To fit the data, a cool brown dwarf would need a radius too small to produce the observed infrared excess, while a hot brown dwarf (re-heated during the red giant phase) would be too hot. A re-heated giant planet remains a real possibility, and the paper adds that spectroscopy in the near-infrared might be able to detect the signature of such a world, whose rejuvenation would leave a huge amount of dust in its atmosphere. “Due to possible accretion of carbon-rich material, the composition of the object’s atmosphere could be substantially modified and display CH4 and CO.”

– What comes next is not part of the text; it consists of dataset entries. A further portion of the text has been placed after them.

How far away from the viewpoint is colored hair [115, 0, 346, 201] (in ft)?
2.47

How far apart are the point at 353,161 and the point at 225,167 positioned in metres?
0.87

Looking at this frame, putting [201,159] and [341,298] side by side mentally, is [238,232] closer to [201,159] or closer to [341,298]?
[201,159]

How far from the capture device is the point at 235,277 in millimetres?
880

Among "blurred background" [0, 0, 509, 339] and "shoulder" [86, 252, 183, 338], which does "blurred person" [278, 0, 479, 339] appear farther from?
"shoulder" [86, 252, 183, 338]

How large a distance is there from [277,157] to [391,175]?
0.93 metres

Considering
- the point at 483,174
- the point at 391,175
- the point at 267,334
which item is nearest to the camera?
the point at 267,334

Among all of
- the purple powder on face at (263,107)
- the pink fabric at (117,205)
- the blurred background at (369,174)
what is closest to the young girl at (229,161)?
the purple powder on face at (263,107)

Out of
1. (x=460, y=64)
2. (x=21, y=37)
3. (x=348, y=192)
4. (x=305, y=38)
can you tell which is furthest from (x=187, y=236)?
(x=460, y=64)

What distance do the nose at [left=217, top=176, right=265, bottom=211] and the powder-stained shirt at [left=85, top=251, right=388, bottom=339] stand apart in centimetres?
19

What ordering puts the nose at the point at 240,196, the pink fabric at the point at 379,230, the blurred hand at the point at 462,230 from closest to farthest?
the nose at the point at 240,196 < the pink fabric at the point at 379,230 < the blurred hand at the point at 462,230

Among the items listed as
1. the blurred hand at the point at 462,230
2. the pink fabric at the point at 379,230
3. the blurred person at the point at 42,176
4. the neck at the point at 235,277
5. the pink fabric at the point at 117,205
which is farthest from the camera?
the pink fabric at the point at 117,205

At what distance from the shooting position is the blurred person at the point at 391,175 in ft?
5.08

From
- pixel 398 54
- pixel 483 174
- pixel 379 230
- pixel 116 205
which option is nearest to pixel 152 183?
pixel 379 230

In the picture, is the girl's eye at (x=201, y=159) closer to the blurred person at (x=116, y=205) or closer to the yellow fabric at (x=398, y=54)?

A gas giant like the one hypothesized here would be about ten times the size of its primary — white dwarfs are about the size of the Earth, and as this JPL news release notes, such a star would be small enough to easily fit inside the Great Red Spot on Jupiter.
The paper is Xu et al., “A Young White Dwarf with an Infrared Excess,” Astrophysical Journal Letters Vol. 806, No. 1 (abstract / preprint). Thanks to Ashley Baldwin for the pointer on this one.